Last week, U of I’s Department of Landscape Architecture hosted a three-day charrette competition to re-imagine how campus might look over the next 50 years.
Internationally recognized designers and U of I landscape architecture graduate students worked in teams to create design solutions that address anticipated technological and environmental changes over the next few decades. Teams started work on a Sunday evening and presented their ideas on Tuesday afternoon. According to Landscape Architecture Department Head William Sullivan, the fast turnaround and competitive atmosphere of a charrette — an intense period of design planning—is a popular format for solving complex problems in the discipline of landscape architecture.
This charrette responded to the U of I’s upcoming sesquicentennial anniversary and what Sullivan said are the enormous and inevitable changes for outdoor spaces in the next 50 years.
“Over the next 50 years,” said Sullivan, “one big change is that we can expect to see autonomously driven vehicles on the roads. These would be cars without wheels that are driven by apps. They would be much safer to drive and also perhaps part of the sharing economy—if that were the case, individual drivers wouldn’t have to park or maintain their vehicles. Those changes in car technology would affect how we think about the design of public spaces. Some designers think that in 30 or 40 years, we may need 95% fewer parking spaces on campuses like U of I than we have right now. That opens up huge possibilities for the campus. We could imagine a campus with no parking garages or surface parking lots. Those spaces could instead be used for buildings and green infrastructure. We could increase biodiversity and have a significantly healthier campus landscape.”
According to Sullivan, landscape architecture is an interdisciplinary field that designs public spaces for people while taking into account changes in technology as well as environmental concerns.
“Landscape architecture is the discipline that works with natural systems to create healthy and interesting places for people at a variety of scales,” said Sullivan. “We work on everything from parks, campuses, to entire regions—everything from urban design to garden design.

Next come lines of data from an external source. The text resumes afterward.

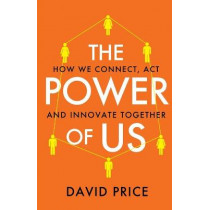 The Power of Us: How we connect, act and innovate together by David Price, 9781800191198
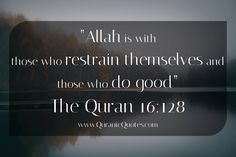 #193 The Quran 16:128 (Surah an-Nahl) Allah is with those who restrain themselves and those who do good.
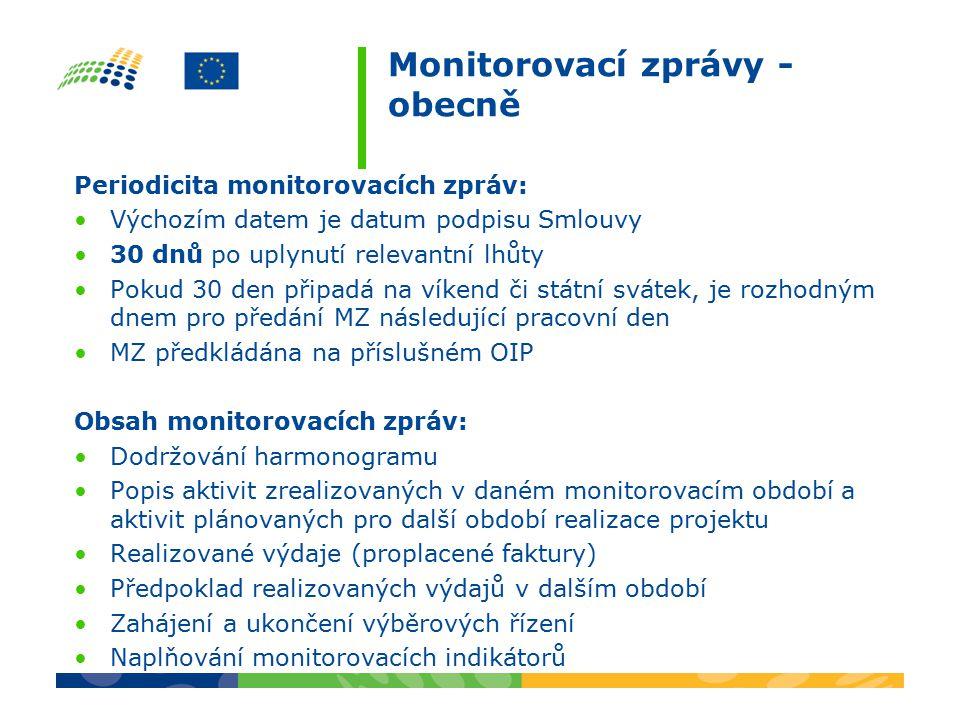 Monitorovací zprávy - obecně Periodicita monitorovacích zpráv: Výchozím datem je datum podpisu Smlouvy 30 dnů po uplynutí relevantní lhůty Pokud 30 den připadá na víkend či státní svátek, je rozhodným dnem pro předání MZ následující pracovní den MZ předkládána na příslušném OIP Obsah monitorovacích zpráv: Dodržování harmonogramu Popis aktivit zrealizovaných v daném monitorovacím období a aktivit plánovaných pro další období realizace projektu Realizované výdaje (proplacené faktury) Předpoklad realizovaných výdajů v dalším období Zahájení a ukončení výběrových řízení Naplňování monitorovacích indikátorů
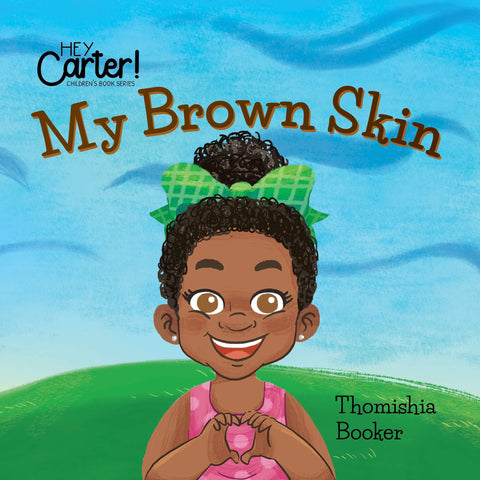My Brown Skin (Girl)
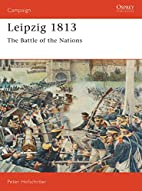 Leipzig 1813: The Battle of the Nations by…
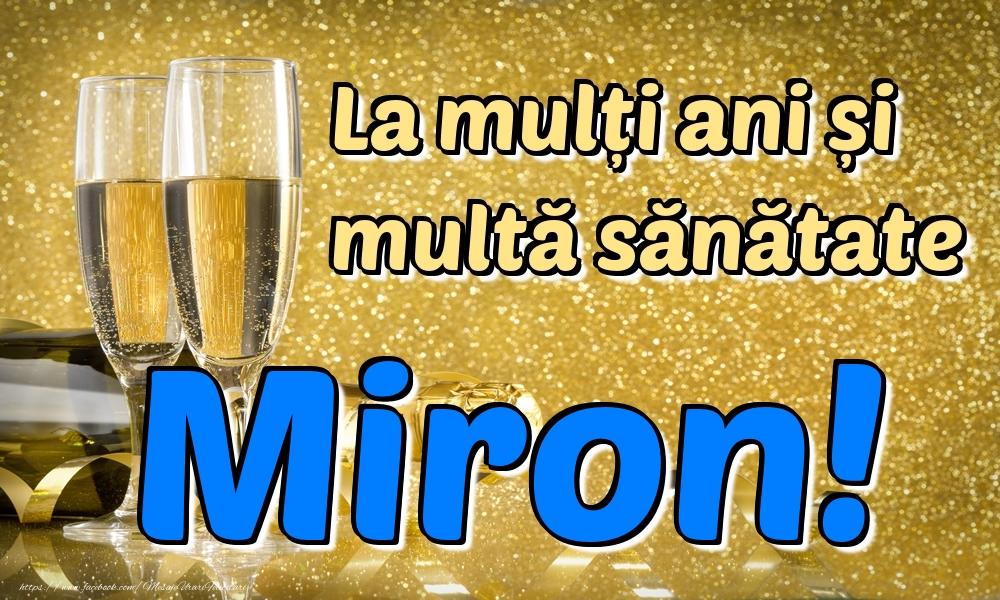 Felicitari de la multi ani   La mulți ani multă sănătate Miron!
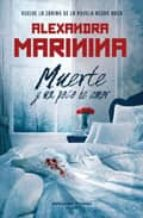muerte y un poco de amor-alexandra marinina-9788496952621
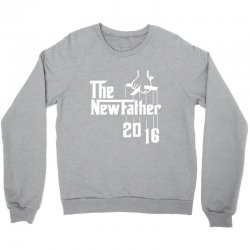 The New Father 2016 Crewneck Sweatshirt   Artistshot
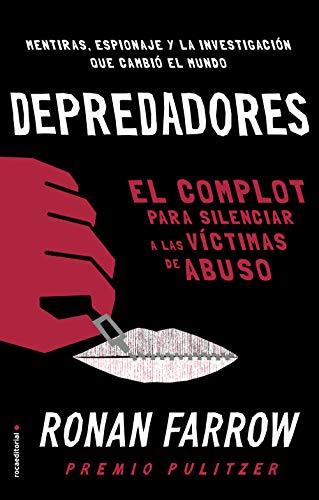 Depredadores: El complot para silenciar a las víctimas de abuso. (No Ficción) de [Farrow, Ronan]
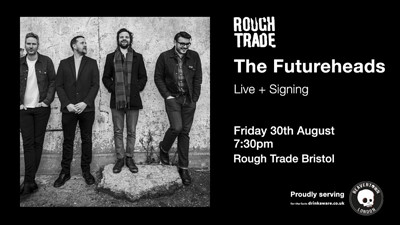 The Futureheads at Rough Trade Bristol in Bristol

That means we span a huge scale. We create outdoor places that design for transportation, social interactions, and commerce. We figure out how water should move through urban areas, we address housing and school designs, and we plan livable and walkable communities. A growing trend in our discipline is to create healthy environments in which people have social experiences. We want to inspire people to be outdoors. At the same time, we work to design spaces that increase the amount biodiversity in an area.”
This interdisciplinary work requires keeping abreast of changes in engineering, applied health sciences, and digital technology. “One of the great privileges of being a faculty member at the U of I is having world-class colleagues,” said Sullivan. “We are constantly learning, and we have great people to learn from.”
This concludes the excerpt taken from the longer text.